Recorded data ::
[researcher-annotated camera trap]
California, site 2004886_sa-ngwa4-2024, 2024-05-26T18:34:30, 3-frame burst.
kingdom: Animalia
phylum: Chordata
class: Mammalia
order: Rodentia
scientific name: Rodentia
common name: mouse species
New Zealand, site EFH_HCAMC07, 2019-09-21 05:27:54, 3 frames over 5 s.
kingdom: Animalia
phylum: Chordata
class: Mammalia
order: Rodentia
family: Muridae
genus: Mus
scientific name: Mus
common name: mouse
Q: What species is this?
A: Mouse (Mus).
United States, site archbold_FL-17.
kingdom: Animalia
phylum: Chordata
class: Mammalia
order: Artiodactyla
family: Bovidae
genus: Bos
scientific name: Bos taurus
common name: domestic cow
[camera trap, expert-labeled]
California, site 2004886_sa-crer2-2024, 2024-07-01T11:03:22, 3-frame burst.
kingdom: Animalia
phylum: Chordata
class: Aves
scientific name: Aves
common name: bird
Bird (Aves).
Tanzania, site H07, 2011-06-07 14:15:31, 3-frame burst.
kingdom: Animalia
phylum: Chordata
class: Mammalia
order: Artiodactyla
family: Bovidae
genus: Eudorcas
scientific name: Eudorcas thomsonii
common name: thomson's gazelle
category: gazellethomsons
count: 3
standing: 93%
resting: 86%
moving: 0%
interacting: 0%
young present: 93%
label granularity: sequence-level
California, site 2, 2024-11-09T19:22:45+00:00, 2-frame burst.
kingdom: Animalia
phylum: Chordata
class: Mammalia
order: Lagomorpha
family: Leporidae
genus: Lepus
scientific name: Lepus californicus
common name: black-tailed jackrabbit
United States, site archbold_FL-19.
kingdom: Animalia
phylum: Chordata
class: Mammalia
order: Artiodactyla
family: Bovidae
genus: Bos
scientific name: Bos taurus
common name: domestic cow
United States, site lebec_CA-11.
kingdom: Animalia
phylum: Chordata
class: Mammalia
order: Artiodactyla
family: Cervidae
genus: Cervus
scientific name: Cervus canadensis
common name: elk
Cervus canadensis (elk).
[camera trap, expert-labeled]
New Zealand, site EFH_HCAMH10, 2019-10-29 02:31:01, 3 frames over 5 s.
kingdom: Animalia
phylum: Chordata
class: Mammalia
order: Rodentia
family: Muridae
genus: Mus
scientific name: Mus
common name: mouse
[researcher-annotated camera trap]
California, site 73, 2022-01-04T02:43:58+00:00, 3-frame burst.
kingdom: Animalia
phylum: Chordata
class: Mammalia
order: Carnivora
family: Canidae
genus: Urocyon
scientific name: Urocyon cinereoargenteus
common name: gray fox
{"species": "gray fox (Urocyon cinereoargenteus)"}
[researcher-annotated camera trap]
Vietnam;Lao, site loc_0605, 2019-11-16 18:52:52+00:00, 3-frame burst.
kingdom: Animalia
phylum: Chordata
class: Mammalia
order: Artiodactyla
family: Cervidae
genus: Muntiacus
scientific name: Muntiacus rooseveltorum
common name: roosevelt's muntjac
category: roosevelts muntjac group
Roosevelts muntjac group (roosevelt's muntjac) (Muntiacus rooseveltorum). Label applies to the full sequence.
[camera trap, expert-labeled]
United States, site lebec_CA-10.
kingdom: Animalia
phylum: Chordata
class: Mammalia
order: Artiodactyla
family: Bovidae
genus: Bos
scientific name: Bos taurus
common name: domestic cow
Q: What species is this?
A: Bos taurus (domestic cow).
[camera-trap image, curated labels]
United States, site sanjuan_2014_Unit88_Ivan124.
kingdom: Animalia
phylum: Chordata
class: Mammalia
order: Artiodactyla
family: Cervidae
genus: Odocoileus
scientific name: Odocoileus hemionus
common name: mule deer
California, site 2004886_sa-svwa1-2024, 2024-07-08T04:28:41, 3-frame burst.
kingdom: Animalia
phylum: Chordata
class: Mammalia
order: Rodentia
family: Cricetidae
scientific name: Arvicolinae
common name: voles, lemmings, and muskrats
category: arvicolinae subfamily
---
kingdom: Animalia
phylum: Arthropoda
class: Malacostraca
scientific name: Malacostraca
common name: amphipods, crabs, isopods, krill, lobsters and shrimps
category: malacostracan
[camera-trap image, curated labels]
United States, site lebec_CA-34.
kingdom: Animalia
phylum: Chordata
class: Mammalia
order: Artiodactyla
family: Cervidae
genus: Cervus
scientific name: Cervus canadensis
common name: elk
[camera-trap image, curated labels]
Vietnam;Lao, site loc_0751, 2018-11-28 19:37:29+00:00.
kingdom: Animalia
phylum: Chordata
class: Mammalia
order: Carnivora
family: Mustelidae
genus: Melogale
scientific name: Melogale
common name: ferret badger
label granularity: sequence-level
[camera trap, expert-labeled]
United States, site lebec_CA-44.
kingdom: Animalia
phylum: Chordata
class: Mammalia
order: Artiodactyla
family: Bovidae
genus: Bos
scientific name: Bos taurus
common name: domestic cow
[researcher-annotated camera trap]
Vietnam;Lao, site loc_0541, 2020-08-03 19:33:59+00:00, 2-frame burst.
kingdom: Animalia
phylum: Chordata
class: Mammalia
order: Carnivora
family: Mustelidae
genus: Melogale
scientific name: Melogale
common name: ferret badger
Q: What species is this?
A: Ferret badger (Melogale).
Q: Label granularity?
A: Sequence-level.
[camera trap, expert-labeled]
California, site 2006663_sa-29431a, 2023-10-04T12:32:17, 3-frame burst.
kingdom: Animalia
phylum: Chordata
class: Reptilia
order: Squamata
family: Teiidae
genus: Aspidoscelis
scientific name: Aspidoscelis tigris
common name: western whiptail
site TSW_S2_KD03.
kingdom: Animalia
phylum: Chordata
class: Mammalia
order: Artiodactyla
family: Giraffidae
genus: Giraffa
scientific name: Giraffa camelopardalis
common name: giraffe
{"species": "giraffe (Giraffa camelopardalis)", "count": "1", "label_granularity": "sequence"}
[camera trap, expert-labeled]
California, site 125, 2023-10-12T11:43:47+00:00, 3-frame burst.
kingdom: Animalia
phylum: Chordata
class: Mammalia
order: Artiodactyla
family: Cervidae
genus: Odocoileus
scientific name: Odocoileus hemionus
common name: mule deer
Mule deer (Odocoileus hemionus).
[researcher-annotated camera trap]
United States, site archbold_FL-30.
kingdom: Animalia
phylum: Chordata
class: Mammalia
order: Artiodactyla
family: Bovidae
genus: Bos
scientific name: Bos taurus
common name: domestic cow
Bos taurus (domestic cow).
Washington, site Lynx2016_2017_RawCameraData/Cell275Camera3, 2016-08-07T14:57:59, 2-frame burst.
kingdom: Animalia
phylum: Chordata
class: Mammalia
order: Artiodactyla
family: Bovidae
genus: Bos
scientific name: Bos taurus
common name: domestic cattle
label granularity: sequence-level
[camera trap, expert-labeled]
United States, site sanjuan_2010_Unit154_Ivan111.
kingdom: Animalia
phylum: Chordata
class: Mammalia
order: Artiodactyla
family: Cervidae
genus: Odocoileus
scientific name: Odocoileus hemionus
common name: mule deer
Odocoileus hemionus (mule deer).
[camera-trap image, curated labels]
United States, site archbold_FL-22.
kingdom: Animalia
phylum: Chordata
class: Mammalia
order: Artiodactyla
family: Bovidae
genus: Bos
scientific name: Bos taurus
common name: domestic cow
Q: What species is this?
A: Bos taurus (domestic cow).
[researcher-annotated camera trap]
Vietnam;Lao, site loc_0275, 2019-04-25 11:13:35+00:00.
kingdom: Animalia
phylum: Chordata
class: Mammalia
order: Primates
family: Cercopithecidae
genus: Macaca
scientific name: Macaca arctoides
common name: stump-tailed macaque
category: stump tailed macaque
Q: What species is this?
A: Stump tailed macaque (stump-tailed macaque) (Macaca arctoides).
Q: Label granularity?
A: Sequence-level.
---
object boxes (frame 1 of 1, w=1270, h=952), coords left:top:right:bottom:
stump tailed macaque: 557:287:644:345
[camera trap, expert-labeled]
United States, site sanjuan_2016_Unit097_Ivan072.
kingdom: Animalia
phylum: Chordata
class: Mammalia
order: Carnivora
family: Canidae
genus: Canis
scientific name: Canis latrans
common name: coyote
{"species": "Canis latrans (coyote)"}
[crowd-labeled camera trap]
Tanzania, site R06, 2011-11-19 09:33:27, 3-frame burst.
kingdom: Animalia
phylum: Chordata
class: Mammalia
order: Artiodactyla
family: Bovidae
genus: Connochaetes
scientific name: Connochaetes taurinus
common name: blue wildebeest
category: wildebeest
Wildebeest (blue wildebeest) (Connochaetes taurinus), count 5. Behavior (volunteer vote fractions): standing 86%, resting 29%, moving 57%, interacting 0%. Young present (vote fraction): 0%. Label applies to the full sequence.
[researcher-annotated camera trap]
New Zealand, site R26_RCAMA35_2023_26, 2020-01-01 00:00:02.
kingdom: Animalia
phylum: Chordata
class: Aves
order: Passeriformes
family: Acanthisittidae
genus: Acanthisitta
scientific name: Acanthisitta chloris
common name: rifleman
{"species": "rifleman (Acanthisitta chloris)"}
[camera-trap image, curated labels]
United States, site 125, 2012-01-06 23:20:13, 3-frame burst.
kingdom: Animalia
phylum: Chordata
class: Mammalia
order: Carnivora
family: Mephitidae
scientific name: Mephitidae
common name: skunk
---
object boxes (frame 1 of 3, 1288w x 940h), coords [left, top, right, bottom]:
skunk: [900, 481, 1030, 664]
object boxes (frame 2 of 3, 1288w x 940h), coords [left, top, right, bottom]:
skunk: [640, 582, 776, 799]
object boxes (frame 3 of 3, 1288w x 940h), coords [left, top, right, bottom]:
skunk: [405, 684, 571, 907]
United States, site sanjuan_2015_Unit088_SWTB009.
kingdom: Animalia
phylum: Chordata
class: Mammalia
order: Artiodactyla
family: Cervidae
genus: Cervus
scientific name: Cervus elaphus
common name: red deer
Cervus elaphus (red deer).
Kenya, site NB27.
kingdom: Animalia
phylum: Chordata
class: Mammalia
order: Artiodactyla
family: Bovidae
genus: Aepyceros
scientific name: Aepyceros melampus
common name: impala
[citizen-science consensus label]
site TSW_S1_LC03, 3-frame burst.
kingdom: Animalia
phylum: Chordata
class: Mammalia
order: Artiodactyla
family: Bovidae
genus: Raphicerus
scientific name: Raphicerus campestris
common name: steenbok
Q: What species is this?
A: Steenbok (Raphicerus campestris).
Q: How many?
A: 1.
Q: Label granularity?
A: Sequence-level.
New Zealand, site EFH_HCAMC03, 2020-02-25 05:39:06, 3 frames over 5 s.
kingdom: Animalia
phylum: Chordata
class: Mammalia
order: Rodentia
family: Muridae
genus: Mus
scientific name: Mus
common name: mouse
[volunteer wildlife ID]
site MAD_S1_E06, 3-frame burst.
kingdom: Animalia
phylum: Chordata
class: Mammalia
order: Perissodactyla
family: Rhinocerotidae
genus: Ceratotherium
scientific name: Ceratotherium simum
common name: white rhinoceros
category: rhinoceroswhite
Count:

About this task ::
Scan the listing and report each line where the word "Zealand" shows up.

Solution to the exercise ::
New Zealand, site EFH_HCAMC07, 2019-09-21 05:27:54, 3 frames over 5 s.
New Zealand, site EFH_HCAMH10, 2019-10-29 02:31:01, 3 frames over 5 s.
New Zealand, site R26_RCAMA35_2023_26, 2020-01-01 00:00:02.
New Zealand, site EFH_HCAMC03, 2020-02-25 05:39:06, 3 frames over 5 s.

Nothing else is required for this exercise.